Они ходят по магазинам, и ребенок по дороге стаскивает с себя кое-какие одежки и несет их в руках. И конечно что-нибудь из одежек теряет. Поэтому мама не любит брать ребенка с собой в город. Но есть и другая причина, куда более серьезная: ребенок видит — лошадки бегут по асфальту. Ребенок застывает на месте и хочет, чтобы мама тоже стояла и ждала, когда опять проскачут лошадки. Маме некогда ждать, но и уйти одной тоже нельзя. Она не хочет, чтобы ребенок потерялся в городе. И она тянет ребенка за собой. Он повисает у нее на руке и говорит: «Мама, ты слышишь? Подковы лошадок не так случат, как у нас дома».
Когда они ходят по магазинам, когда едут домой в поезде и потом еще в течение многих дней ребенок спрашивает: «Почему лошадки в городе носят туфли на высоких каблуках?»
Я знала карлицу с площади Траяна. Голова у нее была почти лысая, с редкими волосами. Карлица была глухонемая. Она носила тощую косицу, серую, как те косицы из сена, что свисали из-под сидений списанных стульев-ветеранов под шелковицами в стариковских дворах. Карлица питалась отбросами, которые подбирала в овощном магазине. Каждый год у нее вырастал живот — от Лолиных мужчин, выходивших в город в полночь, после вечерней смены. На площади было темно. Карлица не успевала убежать — она же не слышала, когда кто-то приближался. И закричать она не могла.
Поблизости от вокзала слонялся философ. Он принимал за людей телефонные столбы и деревья. И рассказывал чугуну и дереву о Канте и космосе прожорливых овец. В пивнушках он ходил между столиков, допивал опивки, последние капли на донышке стакана собирал своей длинной белой бородой.
На рыночной площади сидела старуха в шляпенке из сколотых булавками старых газет. Уже несколько лет она зимой и летом возила по улицам санки, а на санках стояло два мешка. В одном были пачки газет. Каждый день старуха мастерила себе новую шляпенку. В другом мешке лежали шляпенки старые, уже надеванные.
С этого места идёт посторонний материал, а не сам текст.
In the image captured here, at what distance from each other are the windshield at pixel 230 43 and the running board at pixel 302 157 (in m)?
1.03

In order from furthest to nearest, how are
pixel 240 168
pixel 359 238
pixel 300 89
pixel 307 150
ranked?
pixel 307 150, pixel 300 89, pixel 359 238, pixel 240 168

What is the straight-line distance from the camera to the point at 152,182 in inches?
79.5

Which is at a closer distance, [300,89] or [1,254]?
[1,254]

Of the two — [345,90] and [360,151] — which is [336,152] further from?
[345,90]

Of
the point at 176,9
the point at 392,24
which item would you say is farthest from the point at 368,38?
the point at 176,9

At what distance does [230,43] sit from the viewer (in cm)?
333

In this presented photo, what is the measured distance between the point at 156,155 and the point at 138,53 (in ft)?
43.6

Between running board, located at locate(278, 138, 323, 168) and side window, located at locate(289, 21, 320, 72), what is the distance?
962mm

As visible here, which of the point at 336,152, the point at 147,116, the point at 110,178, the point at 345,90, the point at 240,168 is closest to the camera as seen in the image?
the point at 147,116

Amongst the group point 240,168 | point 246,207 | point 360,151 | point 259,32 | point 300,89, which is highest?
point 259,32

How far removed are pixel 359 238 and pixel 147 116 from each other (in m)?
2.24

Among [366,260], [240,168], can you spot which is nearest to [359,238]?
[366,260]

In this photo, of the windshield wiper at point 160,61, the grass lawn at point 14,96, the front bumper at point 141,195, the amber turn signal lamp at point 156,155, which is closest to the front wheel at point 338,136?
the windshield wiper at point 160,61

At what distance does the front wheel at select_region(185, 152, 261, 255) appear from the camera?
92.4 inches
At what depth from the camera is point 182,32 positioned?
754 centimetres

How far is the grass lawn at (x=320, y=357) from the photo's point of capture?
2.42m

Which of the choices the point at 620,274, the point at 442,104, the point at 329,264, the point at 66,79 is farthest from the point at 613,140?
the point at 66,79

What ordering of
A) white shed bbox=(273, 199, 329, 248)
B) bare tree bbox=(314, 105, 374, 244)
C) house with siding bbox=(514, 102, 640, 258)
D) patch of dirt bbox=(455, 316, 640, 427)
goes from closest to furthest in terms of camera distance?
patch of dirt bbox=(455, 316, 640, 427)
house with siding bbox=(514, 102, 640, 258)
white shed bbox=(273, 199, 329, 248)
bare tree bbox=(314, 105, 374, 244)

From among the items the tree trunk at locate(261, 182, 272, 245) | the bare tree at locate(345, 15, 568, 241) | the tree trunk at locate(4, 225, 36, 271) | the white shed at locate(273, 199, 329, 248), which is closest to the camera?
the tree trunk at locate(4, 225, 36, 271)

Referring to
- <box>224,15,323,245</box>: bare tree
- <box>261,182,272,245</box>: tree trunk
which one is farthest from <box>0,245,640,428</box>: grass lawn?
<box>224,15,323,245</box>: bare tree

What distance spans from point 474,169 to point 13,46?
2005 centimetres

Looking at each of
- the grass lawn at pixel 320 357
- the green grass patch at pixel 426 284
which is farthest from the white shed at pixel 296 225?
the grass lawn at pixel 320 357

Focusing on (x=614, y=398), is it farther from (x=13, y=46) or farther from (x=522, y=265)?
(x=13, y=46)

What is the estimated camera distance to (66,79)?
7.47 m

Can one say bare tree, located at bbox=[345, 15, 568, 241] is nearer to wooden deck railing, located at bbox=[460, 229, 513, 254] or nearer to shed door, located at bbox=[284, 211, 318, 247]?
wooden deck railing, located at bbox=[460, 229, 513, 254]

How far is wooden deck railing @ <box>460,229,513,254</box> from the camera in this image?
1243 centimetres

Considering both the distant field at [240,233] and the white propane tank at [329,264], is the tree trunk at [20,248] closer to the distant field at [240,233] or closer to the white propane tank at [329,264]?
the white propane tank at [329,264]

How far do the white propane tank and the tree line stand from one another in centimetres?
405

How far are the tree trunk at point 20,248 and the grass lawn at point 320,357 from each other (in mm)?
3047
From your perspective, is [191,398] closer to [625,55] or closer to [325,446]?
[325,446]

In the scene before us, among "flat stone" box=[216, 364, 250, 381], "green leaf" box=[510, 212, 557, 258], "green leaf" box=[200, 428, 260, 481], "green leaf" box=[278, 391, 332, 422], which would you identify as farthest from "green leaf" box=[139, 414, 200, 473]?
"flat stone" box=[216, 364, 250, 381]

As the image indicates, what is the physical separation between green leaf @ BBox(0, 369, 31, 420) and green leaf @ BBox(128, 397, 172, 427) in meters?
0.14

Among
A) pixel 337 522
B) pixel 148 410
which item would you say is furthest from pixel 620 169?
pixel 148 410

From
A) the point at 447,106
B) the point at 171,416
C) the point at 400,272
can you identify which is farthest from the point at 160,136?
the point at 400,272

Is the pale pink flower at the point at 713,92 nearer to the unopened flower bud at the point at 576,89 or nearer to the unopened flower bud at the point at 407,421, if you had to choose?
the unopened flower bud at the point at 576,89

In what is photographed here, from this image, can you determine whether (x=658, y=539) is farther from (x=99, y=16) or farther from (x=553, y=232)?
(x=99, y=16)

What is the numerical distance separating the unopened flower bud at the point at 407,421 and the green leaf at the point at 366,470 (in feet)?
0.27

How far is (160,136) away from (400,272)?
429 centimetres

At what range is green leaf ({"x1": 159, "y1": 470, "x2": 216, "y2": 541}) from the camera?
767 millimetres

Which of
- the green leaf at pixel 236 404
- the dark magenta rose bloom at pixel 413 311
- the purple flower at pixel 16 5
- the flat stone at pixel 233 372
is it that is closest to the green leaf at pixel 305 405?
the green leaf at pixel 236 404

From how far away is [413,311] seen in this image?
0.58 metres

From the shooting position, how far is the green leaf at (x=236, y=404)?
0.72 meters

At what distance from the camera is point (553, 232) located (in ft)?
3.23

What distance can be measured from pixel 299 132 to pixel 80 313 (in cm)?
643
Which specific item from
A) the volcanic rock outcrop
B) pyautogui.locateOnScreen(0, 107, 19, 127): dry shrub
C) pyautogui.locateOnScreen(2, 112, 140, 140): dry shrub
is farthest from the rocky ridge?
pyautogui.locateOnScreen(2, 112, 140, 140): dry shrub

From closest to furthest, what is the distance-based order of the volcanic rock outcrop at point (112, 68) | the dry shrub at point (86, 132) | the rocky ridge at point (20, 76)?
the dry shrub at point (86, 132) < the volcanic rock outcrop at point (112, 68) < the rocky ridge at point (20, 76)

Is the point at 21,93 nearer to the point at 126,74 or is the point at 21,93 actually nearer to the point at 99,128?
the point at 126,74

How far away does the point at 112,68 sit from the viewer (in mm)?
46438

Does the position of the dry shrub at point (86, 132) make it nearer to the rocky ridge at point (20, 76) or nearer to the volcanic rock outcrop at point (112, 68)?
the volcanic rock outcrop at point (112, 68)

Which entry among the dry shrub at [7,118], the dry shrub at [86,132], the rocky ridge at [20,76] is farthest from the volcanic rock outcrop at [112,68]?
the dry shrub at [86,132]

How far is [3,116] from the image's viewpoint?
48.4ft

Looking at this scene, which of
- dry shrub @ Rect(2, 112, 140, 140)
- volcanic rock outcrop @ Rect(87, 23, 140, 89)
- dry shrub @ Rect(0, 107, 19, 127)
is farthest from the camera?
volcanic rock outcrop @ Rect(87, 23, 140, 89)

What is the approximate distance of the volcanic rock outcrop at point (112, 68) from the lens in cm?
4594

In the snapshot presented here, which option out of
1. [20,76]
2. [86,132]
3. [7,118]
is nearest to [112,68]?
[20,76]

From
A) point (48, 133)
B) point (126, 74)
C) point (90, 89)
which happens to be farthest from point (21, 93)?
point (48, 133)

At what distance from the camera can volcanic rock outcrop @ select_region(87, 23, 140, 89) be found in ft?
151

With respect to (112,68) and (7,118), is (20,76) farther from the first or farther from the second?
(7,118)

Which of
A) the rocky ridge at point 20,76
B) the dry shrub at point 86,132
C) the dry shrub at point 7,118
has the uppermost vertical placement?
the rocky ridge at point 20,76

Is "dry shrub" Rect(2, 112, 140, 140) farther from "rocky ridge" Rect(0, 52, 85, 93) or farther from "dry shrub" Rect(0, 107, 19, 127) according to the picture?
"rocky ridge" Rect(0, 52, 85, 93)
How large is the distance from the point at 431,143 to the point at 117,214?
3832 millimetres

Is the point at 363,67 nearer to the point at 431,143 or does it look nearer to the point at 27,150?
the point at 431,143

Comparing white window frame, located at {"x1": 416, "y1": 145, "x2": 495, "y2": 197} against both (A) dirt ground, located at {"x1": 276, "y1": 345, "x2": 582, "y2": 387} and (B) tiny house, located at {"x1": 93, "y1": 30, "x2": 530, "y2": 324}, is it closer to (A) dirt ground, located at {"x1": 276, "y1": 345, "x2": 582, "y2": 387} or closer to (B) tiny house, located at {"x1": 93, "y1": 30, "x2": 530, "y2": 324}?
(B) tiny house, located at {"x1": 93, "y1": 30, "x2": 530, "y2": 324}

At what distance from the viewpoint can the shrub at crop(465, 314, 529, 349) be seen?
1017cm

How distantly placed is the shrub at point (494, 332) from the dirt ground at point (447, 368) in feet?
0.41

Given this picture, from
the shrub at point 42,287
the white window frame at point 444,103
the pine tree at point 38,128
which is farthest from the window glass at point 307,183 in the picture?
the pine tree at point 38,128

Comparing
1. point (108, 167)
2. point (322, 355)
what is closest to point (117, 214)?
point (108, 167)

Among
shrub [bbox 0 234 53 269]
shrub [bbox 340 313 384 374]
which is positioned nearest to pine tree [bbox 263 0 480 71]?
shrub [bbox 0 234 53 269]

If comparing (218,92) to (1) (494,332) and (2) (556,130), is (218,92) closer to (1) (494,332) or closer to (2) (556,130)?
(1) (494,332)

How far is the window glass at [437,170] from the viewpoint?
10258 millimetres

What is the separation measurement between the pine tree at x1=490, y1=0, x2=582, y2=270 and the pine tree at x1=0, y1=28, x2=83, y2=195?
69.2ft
Только сумасшедшие не подняли бы руку в большом актовом зале. Свой страх они обменяли на безумие.
Ну а я могла продолжать свой подсчет людей на улице и добавить к ним себя так, будто случайно встретила саму себя на улице. Могла сказать себе: «Эй ты, кто-нибудь!» Или: «Эй, номер тысяча!» Вот только помешаться я не могла. Я все еще пребывала в здравом уме.
Проголодавшись, я покупала какую-нибудь ерунду, которую можно было съесть на ходу. Уж лучше рвать зубами куски мяса на улице — чем в столовке общежития. В столовку я перестала ходить. Талоны на питание продала, купила на эти деньги три пары колготок-паутинок.
В коробчонку я приходила только спать, но не спалось мне. В этой темной комнате моя голова, едва коснувшись подушки, делалась прозрачно-ясной. В темноте проступал квадрат окна, светлый от уличных фонарей. На стекле я видела свою голову и даже корни волос, похожие на луковки, посаженные в кожу. Если повернуться на бок, думала я, волосы выпадут. Все-таки я ложилась на бок — лишь бы не видеть окна.
Но лежа на боку я видела дверь. Даже если бы тот мужчина с Лолиным чемоданом и с моим поясом в прозрачном пластиковом пакете закрыл тогда за собой дверь, смерть все равно осталась бы здесь. Ночью, при свете уличных фонарей, закрытая дверь превращалась в Лолину кровать.
Все крепко спали. От подушки под моей головой шел сухой шорох — то шуршали сухие вещи сумасшедших: сухой букет вечно ожидающего мужчины, сухая травяная косица карлицы, газетная шляпенка старухи с санками, белая борода философа.